# Data segment
* * * * * * *

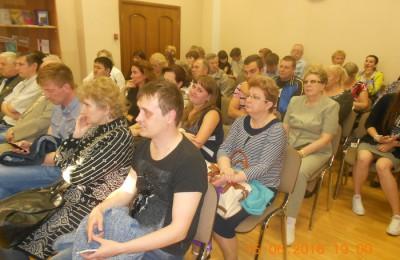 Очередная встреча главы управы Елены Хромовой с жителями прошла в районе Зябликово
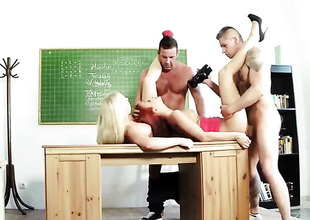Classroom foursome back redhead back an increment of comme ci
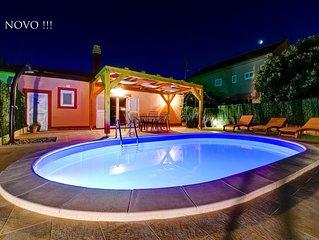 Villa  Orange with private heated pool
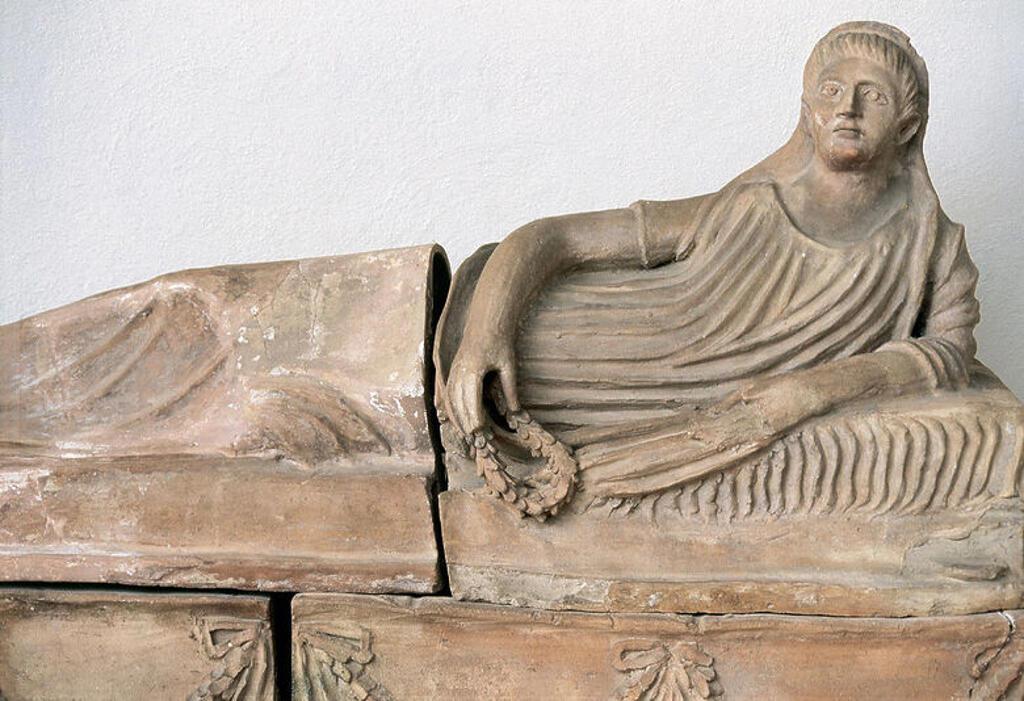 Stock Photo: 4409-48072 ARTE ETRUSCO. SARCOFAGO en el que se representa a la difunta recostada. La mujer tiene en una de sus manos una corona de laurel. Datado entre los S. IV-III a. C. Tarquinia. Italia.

* * * * * * *

# Try it
Retype, word for word, the line containing "Classroom foursome back" and each line after it through the end of the data, leaving any picture out.

# Expected answer
Classroom foursome back redhead back an increment of comme ci
 Villa  Orange with private heated pool
 Stock Photo: 4409-48072 ARTE ETRUSCO. SARCOFAGO en el que se representa a la difunta recostada. La mujer tiene en una de sus manos una corona de laurel. Datado entre los S. IV-III a. C. Tarquinia. Italia.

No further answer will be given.